#### TASK BRIEF
Continue the Go notes on empty slices and compile-time interface checks, starting right after their final line.

#### PASSAGE GIVEN
Declare empty slices as

var t []string (declares a nil slice value)

and not

t := []string{} (is non-nil but zero-length)

Interfaces & Receivers

The following snippets shows how to do ‘force checking’ of contact between type interface and type struct.

type ValueConverter interface {
ConvertValue(v interface{}) (Value, error)
}

type boolType struct{}

var Bool boolType

var _ ValueConverter = boolType{}  --> (a)

func (boolType) String() string { return "Bool" }

func (boolType) ConvertValue(src interface{}) (Value, error) {....}

the above provides a static (compile time) check that boolType satisfies the ValueConverter interface. The _ used as a name of the variable tells the compiler to effectively discard the RHS value, but to type-check it and evaluate it if it has any side effects, but the anonymous variable per se doesn’t take any process space.

It is a handy construct when developing and the method set of an interface and/or the methods implemented by a type are frequently changed. The construct serves as a guard against forgetting to match the method sets of a type and of an interface where the intent is to have them compatible. It effectively prevents to go install a broken (intermediate) version with such omission.

Another example (taken from https://github.com/Kong/kuma/tree/master/pkg/core/discovery) where the sink.go enforce the contract inside the interfaces.go

sink.go

    package discovery

    import (
        mesh_core "github.com/Kong/kuma/pkg/core/resources/apis/mesh"
        core_model "github.com/Kong/kuma/pkg/core/resources/model"
    )

    var _ DiscoverySource = &DiscoverySink{}
    var _ DiscoveryConsumer = &DiscoverySink{}

    // DiscoverySink is both a source and a consumer of discovery information.
    type DiscoverySink struct {
        DataplaneConsumer DataplaneDiscoveryConsumer
    }

    func (s *DiscoverySink) AddConsumer(consumer DiscoveryConsumer) {
        s.DataplaneConsumer = consumer
    }

    func (s *DiscoverySink) OnDataplaneUpdate(dataplane *mesh_core.DataplaneResource) error {
        if s.DataplaneConsumer != nil {
            return s.DataplaneConsumer.OnDataplaneUpdate(dataplane)
        }
        return nil
    }
    func (s *DiscoverySink) OnDataplaneDelete(key core_model.ResourceKey) error {
        if s.DataplaneConsumer != nil {
            return s.DataplaneConsumer.OnDataplaneDelete(key)
        }
        return nil
    }

interfaces.go

    package discovery

    import (
        discovery_proto "github.com/Kong/kuma/api/discovery/v1alpha1"
        mesh_core "github.com/Kong/kuma/pkg/core/resources/apis/mesh"
        "github.com/Kong/kuma/pkg/core/resources/model"
    )

    // DiscoverySource is a source of discovery information, i.e. Services and Workloads.
    type DiscoverySource interface {
        AddConsumer(DiscoveryConsumer)
    }

    // ServiceInfo combines original proto object with auxiliary information.

#### RAW DATA
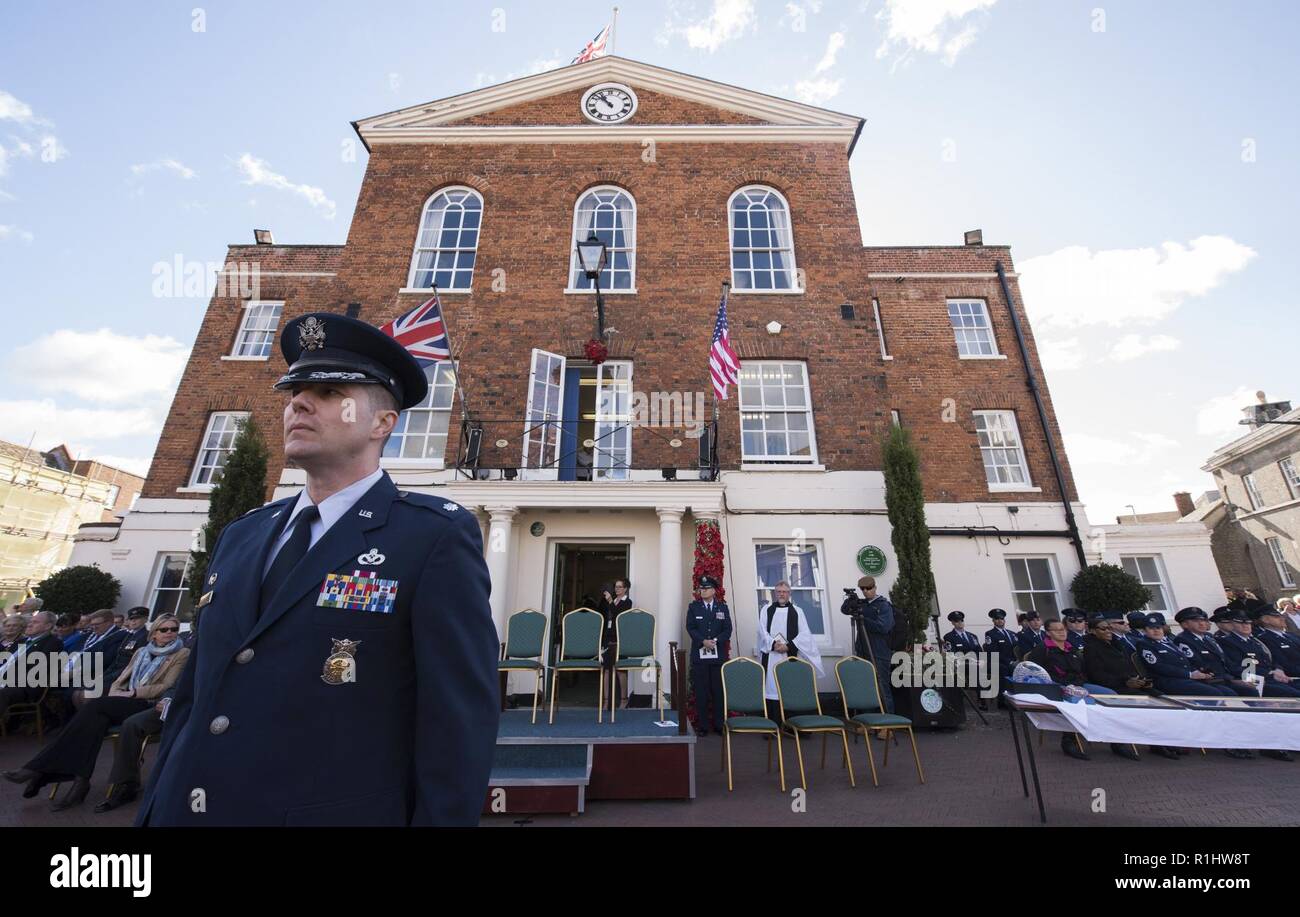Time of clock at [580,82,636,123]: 10:52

#### THE ANSWER
    type ServiceInfo struct {
        Service *discovery_proto.Service
    }

    // WorkloadInfo combines original proto object with auxiliary information.
    type WorkloadInfo struct {
        Workload *discovery_proto.Workload
        Desc     *WorkloadDescription
    }

    // WorkloadDescription represents auxiliary information about a Workload.
    type WorkloadDescription struct {
        Version   string
        Endpoints []WorkloadEndpoint
    }

    type WorkloadEndpoint struct {
        Address string
        Port    uint32
    }

    // DiscoveryConsumer is a consumer of discovery information, i.e. Services and Workloads.
    type DiscoveryConsumer interface {
        DataplaneDiscoveryConsumer
    }

    type DataplaneDiscoveryConsumer interface {
        OnDataplaneUpdate(*mesh_core.DataplaneResource) error
        OnDataplaneDelete(model.ResourceKey) error
    }

Go interfaces generally belong in the package that uses values of the interface type, not the package that implements those values. The implementing package should return concrete (usually pointer or struct) types: that way, new methods can be added to implementations without requiring extensive refactoring.
Design the API so that it can be tested using the public API of the real implementation.
Do not define interfaces before they are used: without a realistic example of usage, it is too difficult to see whether an interface is even necessary, let alone what methods it ought to contain.

Go interfaces generally belong in the package that uses values of the interface type, not the package that implements those values.

    package consumer  // consumer.go

    type Thinger interface { Thing() bool }

    func Foo(t Thinger) string { … }

    package consumer // consumer_test.go

    type fakeThinger struct{ … }
    func (t fakeThinger) Thing() bool { … }
    …
    if Foo(fakeThinger{…}) == "x" { … }

Instead of doing this

    // DO NOT DO IT!!!
    package producer

    type Thinger interface { Thing() bool }

    type defaultThinger struct{ … }
    func (t defaultThinger) Thing() bool { … }

    func NewThinger() Thinger { return defaultThinger{ … } }

…better do this

  
    package producer

    type Thinger struct{ … }
    func (t Thinger) Thing() bool { … }

    func NewThinger() Thinger { return Thinger{ … } }

In Go, the receiver of a method is just another parameter and therefore, should be named accordingly. The name need not be as descriptive as that of a method argument, as its role is obvious and serves no documentary purpose. It can be very short as it will appear on almost every line of every method of the type; familiarity admits brevity. Be consistent, too: if you call the receiver “c” in one method, don’t call it “cl” in another.
- If in doubt, use a pointer, but there are times when a value receiver makes sense, usually for reasons of efficiency, such as for small unchanging structs or values of basic type. Some useful guidelines:
  - NO POINTER for the following:
    - If the receiver is a map, func or chan, don’t use a pointer to them. If the receiver is a slice and the method doesn’t reslice or reallocate the slice, don’t use a pointer to it.
    - If the receiver is a small array or struct that is naturally a value type (for instance, something like the time.Time type), with no mutable fields and no pointers, or is just a simple basic type such as int or string, a value receiver makes sense. A value receiver can reduce the amount of garbage that can be generated; if a value is passed to a value method, an on-stack copy can be used instead of allocating on the heap. (The compiler tries to be smart about avoiding this allocation, but it can’t always succeed.) Don’t choose a value receiver type for this reason without profiling first.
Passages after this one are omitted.